**Exercise brief**
Reproduce all entries verbatim, with nothing added or dropped.

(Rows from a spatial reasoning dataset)
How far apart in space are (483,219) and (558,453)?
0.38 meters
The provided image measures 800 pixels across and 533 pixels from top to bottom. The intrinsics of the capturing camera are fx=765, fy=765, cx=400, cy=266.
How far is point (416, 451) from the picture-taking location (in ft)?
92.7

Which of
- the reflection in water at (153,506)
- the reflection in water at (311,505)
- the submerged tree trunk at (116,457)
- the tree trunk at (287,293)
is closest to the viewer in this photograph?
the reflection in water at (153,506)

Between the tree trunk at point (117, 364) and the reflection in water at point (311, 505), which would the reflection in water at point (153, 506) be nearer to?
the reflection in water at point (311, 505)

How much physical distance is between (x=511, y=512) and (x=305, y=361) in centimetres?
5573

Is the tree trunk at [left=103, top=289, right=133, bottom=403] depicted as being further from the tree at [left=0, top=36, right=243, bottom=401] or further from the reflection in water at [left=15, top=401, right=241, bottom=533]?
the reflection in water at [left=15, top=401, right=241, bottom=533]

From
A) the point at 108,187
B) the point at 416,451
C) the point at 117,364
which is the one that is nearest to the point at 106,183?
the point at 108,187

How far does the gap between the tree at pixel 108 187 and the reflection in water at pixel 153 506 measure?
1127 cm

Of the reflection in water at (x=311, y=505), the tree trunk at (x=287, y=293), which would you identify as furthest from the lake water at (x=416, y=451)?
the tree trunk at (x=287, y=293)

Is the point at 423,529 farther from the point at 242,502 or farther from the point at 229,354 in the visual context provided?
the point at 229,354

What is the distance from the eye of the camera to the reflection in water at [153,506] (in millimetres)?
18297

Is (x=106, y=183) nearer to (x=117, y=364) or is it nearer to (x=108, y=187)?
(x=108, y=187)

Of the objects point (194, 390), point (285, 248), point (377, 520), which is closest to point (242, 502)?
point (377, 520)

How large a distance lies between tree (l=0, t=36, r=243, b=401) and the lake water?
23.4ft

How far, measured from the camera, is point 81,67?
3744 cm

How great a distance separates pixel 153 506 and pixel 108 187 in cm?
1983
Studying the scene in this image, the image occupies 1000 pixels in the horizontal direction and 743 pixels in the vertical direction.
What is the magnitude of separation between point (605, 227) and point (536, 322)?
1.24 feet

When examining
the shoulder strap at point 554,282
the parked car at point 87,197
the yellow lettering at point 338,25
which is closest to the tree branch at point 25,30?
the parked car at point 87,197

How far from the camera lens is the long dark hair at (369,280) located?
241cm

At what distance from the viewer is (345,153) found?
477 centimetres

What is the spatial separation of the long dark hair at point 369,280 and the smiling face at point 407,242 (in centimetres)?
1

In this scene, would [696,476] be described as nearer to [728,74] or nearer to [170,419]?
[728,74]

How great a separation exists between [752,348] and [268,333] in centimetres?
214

**Exercise solution**
How far apart in space are (483,219) and (558,453)?
0.38 meters
The provided image measures 800 pixels across and 533 pixels from top to bottom. The intrinsics of the capturing camera are fx=765, fy=765, cx=400, cy=266.
How far is point (416, 451) from the picture-taking location (in ft)?
92.7

Which of
- the reflection in water at (153,506)
- the reflection in water at (311,505)
- the submerged tree trunk at (116,457)
- the tree trunk at (287,293)
is closest to the viewer in this photograph?
the reflection in water at (153,506)

Between the tree trunk at point (117, 364) and the reflection in water at point (311, 505), which would the reflection in water at point (153, 506) be nearer to?
the reflection in water at point (311, 505)

How much physical distance is between (x=511, y=512) and (x=305, y=361) in centimetres?
5573

Is the tree trunk at [left=103, top=289, right=133, bottom=403] depicted as being further from the tree at [left=0, top=36, right=243, bottom=401] or further from the reflection in water at [left=15, top=401, right=241, bottom=533]?
the reflection in water at [left=15, top=401, right=241, bottom=533]

From
A) the point at 108,187
B) the point at 416,451
C) the point at 117,364
which is the one that is nearest to the point at 106,183?
the point at 108,187

How far does the gap between the tree at pixel 108 187 and the reflection in water at pixel 153 506 measure?
1127 cm

Of the reflection in water at (x=311, y=505), the tree trunk at (x=287, y=293), which would you identify as furthest from the lake water at (x=416, y=451)?
the tree trunk at (x=287, y=293)

Is the point at 423,529 farther from the point at 242,502 or farther from the point at 229,354 in the visual context provided?
the point at 229,354

What is the distance from the eye of the camera to the reflection in water at [153,506] (in millimetres)?
18297

Is (x=106, y=183) nearer to (x=117, y=364) or is it nearer to (x=108, y=187)?
(x=108, y=187)

Of the objects point (194, 390), point (285, 248), point (377, 520), which is closest to point (242, 502)?
point (377, 520)

How large a distance lies between tree (l=0, t=36, r=243, b=401) and the lake water?
23.4ft

How far, measured from the camera, is point 81,67?
3744 cm

How great a distance separates pixel 153 506 and pixel 108 187 in cm?
1983
Studying the scene in this image, the image occupies 1000 pixels in the horizontal direction and 743 pixels in the vertical direction.
What is the magnitude of separation between point (605, 227) and point (536, 322)?
1.24 feet

When examining
the shoulder strap at point 554,282
the parked car at point 87,197
the yellow lettering at point 338,25
which is closest to the tree branch at point 25,30?
the parked car at point 87,197

How far from the camera lens is the long dark hair at (369,280) located?
241cm

At what distance from the viewer is (345,153) found?
477 centimetres

What is the spatial separation of the long dark hair at point 369,280 and the smiling face at point 407,242 (in centimetres)?
1

In this scene, would [696,476] be described as nearer to [728,74] or nearer to [170,419]?
[728,74]

How great a separation exists between [752,348] and [268,333] in centimetres?
214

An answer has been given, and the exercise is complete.